Output exactly, in the material below, the lines from the one with "Nuevo Living Bentley" through the one with "BA_pink jumper2". Omit all pictures.
[MATERIAL FOR THIS EXERCISE — start]
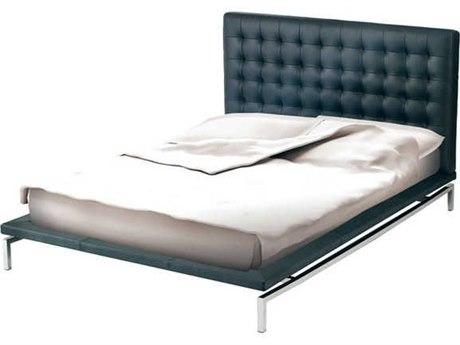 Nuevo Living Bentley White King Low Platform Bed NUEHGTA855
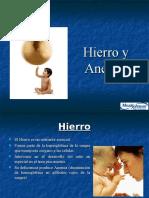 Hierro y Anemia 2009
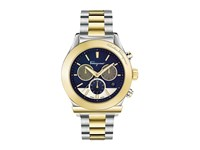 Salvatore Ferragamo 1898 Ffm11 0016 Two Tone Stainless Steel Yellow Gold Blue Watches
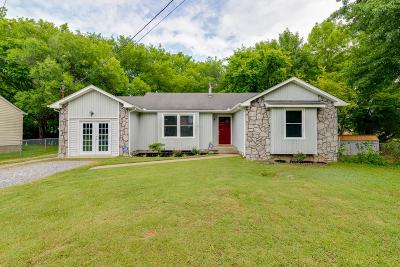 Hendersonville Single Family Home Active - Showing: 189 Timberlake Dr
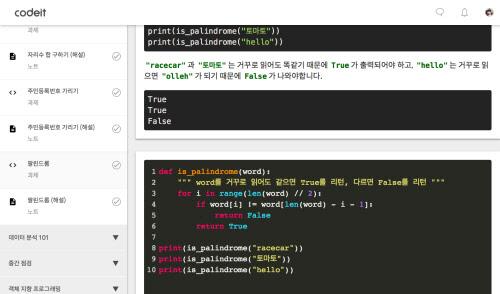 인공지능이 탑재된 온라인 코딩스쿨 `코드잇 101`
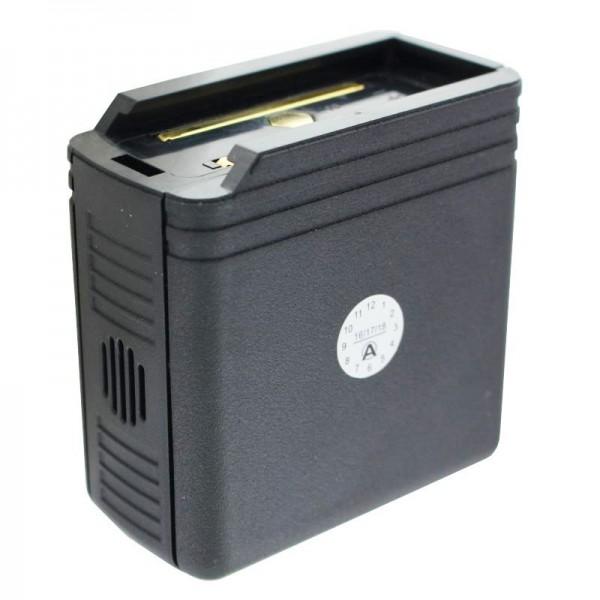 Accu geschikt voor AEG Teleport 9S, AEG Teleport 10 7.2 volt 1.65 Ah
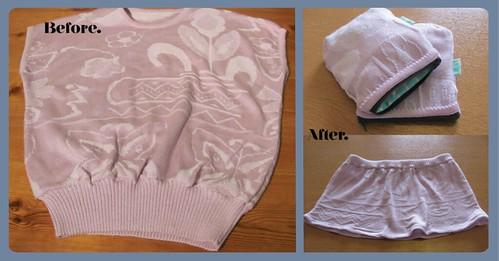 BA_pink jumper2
[MATERIAL FOR THIS EXERCISE — finish]
[MATERIAL FOR THIS EXERCISE — start]
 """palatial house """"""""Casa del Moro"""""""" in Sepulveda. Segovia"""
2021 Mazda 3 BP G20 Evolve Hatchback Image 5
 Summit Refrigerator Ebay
[MATERIAL FOR THIS EXERCISE — finish]
#### [RESULT]
 Nuevo Living Bentley White King Low Platform Bed NUEHGTA855
 Hierro y Anemia 2009
 Salvatore Ferragamo 1898 Ffm11 0016 Two Tone Stainless Steel Yellow Gold Blue Watches
 Hendersonville Single Family Home Active - Showing: 189 Timberlake Dr
 인공지능이 탑재된 온라인 코딩스쿨 `코드잇 101`
 Accu geschikt voor AEG Teleport 9S, AEG Teleport 10 7.2 volt 1.65 Ah
 BA_pink jumper2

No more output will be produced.